Verizon Wireless has agreed to a US$21 million payout to settle lawsuits alleging that the wireless carrier’s early termination fees (ETFs) were too high and unfair to consumers.
While Verizon has not admitted any wrongdoing in the case, the multi-million dollar settlement covers not only a California-based class action lawsuit but a variety of cases pending across the country as well.
The decision comes against the backdrop of the recent Federal Communications Commission (FCC) hearings held in June, as the government agency and Congress examine the fees customers must pay when they cancel a wireless phone contract before it expires. The costs can range from $150 to more than $200. The decision also comes as Sprint awaits a verdict in a similar case in California.
“Ours covers all the similar lawsuits nationally, not just in California. We wanted to put this behind us. Sprint is defending their current ETF practices, while we changed our ETF policy two years ago.

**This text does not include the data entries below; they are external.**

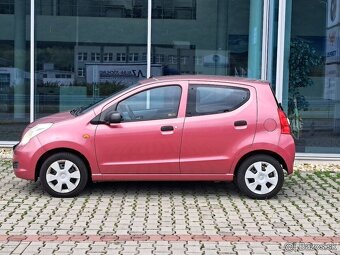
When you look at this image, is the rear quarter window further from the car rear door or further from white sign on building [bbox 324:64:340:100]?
white sign on building [bbox 324:64:340:100]

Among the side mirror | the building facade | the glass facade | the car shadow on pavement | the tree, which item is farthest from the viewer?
the building facade

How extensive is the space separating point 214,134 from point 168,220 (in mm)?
1432

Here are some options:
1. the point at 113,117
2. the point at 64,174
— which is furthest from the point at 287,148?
the point at 64,174

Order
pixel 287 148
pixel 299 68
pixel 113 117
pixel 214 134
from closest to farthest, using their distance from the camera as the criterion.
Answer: pixel 113 117, pixel 214 134, pixel 287 148, pixel 299 68

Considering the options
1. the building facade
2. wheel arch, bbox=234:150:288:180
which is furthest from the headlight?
the building facade

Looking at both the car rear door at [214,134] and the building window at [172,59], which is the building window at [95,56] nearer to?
the building window at [172,59]

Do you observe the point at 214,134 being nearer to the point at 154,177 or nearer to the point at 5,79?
the point at 154,177

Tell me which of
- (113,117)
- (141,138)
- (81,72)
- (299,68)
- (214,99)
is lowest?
(141,138)

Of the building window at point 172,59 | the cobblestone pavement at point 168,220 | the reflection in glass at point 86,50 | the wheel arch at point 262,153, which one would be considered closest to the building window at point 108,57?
the reflection in glass at point 86,50

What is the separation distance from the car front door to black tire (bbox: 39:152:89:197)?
287 mm

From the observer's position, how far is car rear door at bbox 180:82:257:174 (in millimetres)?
7395

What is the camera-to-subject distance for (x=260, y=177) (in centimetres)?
753

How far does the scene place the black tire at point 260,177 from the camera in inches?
295

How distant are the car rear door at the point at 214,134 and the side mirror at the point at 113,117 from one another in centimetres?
87
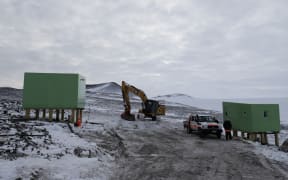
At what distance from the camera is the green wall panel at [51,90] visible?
18.9 m

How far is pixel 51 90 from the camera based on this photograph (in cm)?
1917

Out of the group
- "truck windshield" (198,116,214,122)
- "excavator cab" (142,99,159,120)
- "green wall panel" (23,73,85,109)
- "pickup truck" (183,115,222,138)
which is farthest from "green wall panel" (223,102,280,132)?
"green wall panel" (23,73,85,109)

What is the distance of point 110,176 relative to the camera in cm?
839

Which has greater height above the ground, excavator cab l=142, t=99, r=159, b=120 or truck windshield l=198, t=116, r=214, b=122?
excavator cab l=142, t=99, r=159, b=120

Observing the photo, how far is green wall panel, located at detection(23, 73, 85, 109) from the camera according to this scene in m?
18.9

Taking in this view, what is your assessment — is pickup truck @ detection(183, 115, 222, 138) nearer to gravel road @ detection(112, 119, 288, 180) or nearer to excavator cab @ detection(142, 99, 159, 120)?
gravel road @ detection(112, 119, 288, 180)

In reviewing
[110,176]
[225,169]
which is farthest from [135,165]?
[225,169]

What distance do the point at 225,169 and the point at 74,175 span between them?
592 cm

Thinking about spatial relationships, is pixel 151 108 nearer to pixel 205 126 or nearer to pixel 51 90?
pixel 205 126

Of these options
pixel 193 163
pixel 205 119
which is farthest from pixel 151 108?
pixel 193 163

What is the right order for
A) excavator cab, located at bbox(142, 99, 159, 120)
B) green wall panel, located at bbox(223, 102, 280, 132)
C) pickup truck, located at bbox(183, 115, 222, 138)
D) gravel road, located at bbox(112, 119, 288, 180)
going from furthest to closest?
1. excavator cab, located at bbox(142, 99, 159, 120)
2. pickup truck, located at bbox(183, 115, 222, 138)
3. green wall panel, located at bbox(223, 102, 280, 132)
4. gravel road, located at bbox(112, 119, 288, 180)

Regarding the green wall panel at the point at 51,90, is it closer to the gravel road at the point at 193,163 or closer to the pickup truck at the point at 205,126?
the gravel road at the point at 193,163

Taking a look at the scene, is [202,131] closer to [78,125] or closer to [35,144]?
[78,125]

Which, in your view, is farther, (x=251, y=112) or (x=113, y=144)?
(x=251, y=112)
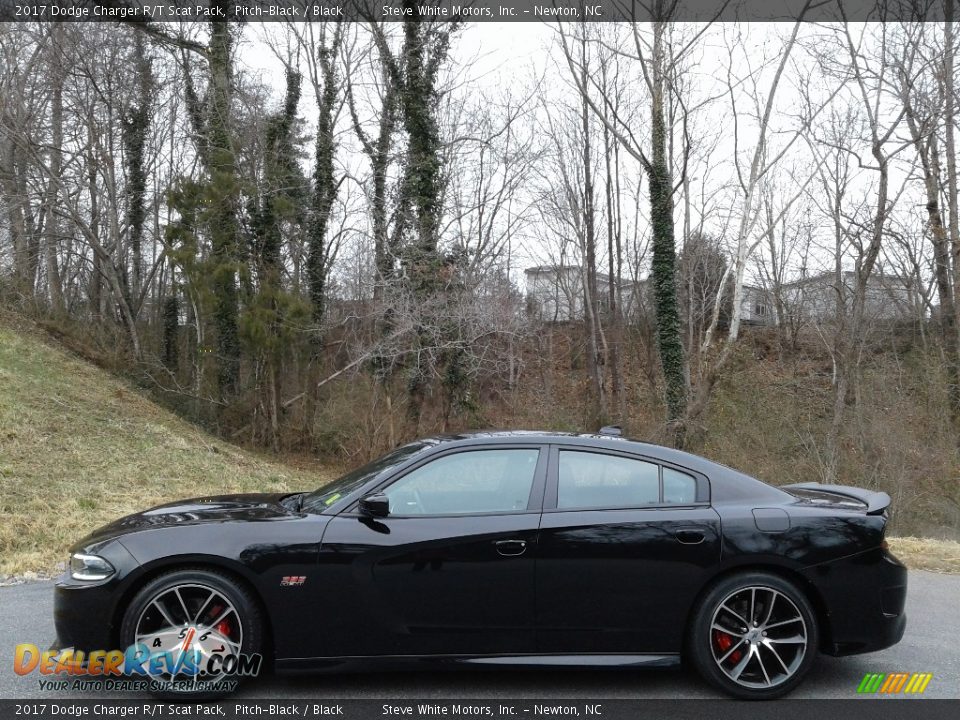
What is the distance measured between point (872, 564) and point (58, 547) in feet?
24.0

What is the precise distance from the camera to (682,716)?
3877 mm

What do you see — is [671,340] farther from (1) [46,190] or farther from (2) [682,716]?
(1) [46,190]

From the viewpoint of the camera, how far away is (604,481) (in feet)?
14.4

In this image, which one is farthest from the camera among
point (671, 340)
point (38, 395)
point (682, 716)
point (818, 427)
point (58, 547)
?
point (818, 427)

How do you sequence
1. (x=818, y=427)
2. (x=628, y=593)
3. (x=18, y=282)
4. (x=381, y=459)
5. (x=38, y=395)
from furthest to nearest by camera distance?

So this is irrelevant to today and doesn’t have anything to do with the way we handle ETFs today,” Jim Gerace, a Verizon Wireless spokesperson, told CRM Buyer.
Depends on How You Look At It
One’s stance on ETFs depends on one’s worldview, according to Bill Hughes, an In-Stat analyst.
One viewpoint is that “ETFs are just another tool used by evil companies that are looking to exploit the naivet of consumers caught up in a system that they cannot hope to understand. It is the proper role of the government to protect these simple rubes,” he explained.
Another viewpoint, he said, sees consumers as logical decision-makers that, while influenced by merchandising techniques such as those provided by wireless operators, are perfectly capable of entering into contracts, and only sub-optimal results can come from governmental interference in abrogating valid commercial contracts for political reasons.
In reality, however, most people seem to fall somewhere in between the two, though the first worldview makes for good press, he told CRM Buyer.
“It is currently an issue relating to the sub-prime mortgage situation in addition to ETFs,” Hughes pointed out.
While Hughes acknowledged trending more toward the latter view, FCC Chairman Kevin Martin — who has affirmed his belief in the fees — seems to fall more toward the middle. During the hearings in June, the FCC head voiced his concern that ETFs are not being used by wireless operators to offset costs, “but as a means of locking consumers into a service provider.”
The wireless operators contend, however, that the fees help make up for the subsidies the companies offer customers when they purchase a mobile handset with a standard two-year contract. For example, AT&T charges new subscribers with a two-year contract as little as $199 for the new 3G iPhone. Meanwhile, subscribers who refuse to be tied to AT&T for 24 months can purchase the same handset for $599.
“The way some [state] government[s] have addressed the merchandising technique of subsidies is to ban them altogether as being anti-competitive. California was one of the governments that had this position. In the early 1990s, wireless operators did not offer subsidies in California,” Hughes explained.
Most carriers, including Verizon, have altered their ETF policies and implemented the practice of prorating the fees based on the length of time remaining on the contract.
“All in all, $21 million to get out of a lawsuit is not that much of a ticket to pay. Perhaps the answer is that all wireless operators will stop having subsidies in California. Still another possibility is that the outcome of the FCC ruling on ETFs could make the California laws moot,” Hughes concluded, though he said the latter outcome was doubtful.